Blake’s poem dives deep into the struggles of the people in London. In the first stanza he describes the faces of the people he encounters in London with “Marks of weakness, marks of woe.” Furthermore, he mentions the cries and sorrows of several groups of people in London, including the soldiers who he portrayed as suffering at the hands of the Nobility in the lines “…the hapless Soldiers sigh Runs in blood down the palace walls(.)” The final image Blake provides the reader with is of the Harlot, a “prostitute or promiscuous woman” according to dictionary.com, cursing the (assuringly her own) infant in the middle of the night. These images explicitly describe the life that Blake is observing in his experiences throughout London and I think he chose to focus on these negative examples in order to strengthen his critique on London.

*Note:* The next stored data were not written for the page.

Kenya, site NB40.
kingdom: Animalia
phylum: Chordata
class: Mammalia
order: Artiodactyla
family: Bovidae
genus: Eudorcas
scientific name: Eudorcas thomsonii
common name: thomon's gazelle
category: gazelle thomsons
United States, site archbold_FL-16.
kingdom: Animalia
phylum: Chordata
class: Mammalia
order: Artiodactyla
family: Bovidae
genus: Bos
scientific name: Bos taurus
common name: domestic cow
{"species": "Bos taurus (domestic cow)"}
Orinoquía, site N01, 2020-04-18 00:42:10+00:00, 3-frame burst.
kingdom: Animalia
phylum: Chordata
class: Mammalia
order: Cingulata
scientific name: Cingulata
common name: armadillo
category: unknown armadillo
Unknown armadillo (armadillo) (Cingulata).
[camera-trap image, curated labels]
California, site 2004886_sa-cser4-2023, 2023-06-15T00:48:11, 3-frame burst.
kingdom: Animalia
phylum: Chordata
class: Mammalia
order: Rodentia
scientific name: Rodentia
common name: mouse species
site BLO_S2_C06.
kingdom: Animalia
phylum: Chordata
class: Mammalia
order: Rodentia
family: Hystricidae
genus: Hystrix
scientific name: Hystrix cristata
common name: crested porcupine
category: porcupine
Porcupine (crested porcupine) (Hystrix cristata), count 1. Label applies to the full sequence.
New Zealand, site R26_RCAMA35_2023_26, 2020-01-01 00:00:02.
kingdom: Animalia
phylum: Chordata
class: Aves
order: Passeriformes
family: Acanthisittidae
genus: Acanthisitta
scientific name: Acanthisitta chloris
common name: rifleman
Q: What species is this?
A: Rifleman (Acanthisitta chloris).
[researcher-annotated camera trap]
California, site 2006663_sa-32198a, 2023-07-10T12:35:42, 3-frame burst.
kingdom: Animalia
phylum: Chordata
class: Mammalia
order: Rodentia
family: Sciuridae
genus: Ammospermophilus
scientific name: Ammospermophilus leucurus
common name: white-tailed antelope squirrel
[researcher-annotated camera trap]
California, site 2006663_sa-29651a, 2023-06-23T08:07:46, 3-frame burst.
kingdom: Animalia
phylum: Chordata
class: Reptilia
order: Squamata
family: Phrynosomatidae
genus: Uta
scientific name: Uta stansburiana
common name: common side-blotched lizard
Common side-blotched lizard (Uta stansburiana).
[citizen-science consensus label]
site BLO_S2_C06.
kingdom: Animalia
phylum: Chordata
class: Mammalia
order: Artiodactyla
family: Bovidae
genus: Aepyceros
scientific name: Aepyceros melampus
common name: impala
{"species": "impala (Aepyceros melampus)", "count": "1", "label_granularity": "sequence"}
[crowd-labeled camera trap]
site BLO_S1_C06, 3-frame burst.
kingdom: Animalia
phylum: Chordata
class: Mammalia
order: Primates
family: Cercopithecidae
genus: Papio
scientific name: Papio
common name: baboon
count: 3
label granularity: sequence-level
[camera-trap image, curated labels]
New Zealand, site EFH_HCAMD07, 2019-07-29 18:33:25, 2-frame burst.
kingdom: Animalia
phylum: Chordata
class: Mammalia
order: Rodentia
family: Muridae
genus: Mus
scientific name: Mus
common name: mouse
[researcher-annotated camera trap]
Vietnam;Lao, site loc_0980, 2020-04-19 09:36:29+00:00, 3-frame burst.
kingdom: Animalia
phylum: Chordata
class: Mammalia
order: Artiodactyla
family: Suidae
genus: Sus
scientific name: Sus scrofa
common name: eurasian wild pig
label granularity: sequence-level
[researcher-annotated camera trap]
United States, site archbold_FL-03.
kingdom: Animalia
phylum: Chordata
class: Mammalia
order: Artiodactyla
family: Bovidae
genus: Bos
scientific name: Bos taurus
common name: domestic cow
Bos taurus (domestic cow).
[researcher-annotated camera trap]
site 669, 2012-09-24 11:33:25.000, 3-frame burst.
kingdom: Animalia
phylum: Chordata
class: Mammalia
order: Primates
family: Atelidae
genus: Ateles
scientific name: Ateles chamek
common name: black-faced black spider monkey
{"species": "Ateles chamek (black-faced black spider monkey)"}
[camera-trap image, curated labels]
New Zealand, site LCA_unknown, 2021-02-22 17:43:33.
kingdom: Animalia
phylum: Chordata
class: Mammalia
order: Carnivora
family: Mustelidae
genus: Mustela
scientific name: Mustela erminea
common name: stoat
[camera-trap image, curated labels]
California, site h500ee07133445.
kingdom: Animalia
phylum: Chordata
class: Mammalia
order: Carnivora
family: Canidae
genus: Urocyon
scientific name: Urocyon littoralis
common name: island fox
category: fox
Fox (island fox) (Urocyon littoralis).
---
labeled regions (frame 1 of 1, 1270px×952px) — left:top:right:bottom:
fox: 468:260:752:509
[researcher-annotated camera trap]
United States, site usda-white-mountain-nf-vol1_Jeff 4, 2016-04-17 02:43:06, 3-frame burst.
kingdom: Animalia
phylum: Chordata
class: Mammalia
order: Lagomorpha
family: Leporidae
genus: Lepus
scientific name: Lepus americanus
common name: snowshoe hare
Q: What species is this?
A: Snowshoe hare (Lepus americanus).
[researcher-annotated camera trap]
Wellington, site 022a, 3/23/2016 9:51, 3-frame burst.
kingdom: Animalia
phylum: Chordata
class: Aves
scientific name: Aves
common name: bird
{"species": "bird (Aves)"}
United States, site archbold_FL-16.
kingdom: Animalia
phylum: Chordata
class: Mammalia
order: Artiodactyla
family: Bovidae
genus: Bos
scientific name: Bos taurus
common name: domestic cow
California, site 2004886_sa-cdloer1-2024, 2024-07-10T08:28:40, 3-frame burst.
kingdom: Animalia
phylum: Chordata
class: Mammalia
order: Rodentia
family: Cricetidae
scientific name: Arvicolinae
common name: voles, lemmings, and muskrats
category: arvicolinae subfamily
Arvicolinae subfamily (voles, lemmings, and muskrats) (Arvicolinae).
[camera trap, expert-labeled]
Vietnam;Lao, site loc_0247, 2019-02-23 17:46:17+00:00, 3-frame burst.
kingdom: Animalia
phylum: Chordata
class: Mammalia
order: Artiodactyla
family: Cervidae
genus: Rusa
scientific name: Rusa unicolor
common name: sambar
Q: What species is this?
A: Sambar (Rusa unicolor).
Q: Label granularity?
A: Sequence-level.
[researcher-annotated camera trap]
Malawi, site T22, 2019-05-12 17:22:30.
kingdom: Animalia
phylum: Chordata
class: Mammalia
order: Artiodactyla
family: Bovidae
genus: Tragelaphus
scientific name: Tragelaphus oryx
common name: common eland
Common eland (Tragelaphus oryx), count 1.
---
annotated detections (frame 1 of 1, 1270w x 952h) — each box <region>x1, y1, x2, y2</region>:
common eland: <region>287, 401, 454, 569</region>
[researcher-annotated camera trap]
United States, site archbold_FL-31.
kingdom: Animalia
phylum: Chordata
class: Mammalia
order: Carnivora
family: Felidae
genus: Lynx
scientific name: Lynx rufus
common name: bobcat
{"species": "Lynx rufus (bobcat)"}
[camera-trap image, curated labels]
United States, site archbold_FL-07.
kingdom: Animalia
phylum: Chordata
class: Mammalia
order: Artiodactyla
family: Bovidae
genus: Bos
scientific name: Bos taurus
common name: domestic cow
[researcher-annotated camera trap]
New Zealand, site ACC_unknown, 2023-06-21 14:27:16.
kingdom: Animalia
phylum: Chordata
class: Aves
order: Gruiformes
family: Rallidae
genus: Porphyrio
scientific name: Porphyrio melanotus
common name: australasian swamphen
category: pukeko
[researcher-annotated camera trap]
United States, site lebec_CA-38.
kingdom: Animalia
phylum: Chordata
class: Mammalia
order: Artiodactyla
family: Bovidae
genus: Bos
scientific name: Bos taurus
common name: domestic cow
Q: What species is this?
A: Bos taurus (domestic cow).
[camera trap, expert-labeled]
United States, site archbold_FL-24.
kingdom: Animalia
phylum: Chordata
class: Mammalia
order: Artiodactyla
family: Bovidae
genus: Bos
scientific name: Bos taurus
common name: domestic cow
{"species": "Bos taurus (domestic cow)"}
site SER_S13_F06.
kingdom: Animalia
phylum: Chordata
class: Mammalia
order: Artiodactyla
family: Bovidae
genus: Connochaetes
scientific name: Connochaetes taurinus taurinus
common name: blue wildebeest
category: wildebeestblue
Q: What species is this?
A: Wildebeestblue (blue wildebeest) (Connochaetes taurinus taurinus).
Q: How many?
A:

What drew a strong connection to the industrial and urban setting Wordsworth hints towards in his poem was the second quatrain:
The beauty of the morning; silent, bare,
Ships, towers, domes, theatres, and temples lie
Open unto the fields, and to the sky;
All bright and glittering in the smokeless air.
This seems to be the only section where I felt Wordsworth remotely suggested the crowdedness and population of London, especially in the second line which is a list of industrial marvels. What is different from Blake’s poem would be the context Wordsworth places these items in; the beautiful nature that surrounds and infiltrates London. I found Wordsworth setting this poem in the morning just as the sun is rising to be significant in pointing out that the air was only smokeless because work in the factories had not begun yet. This extends to all of the quietness that Wordsworth describes, as nothing in the day had begun in the London scene he was describing.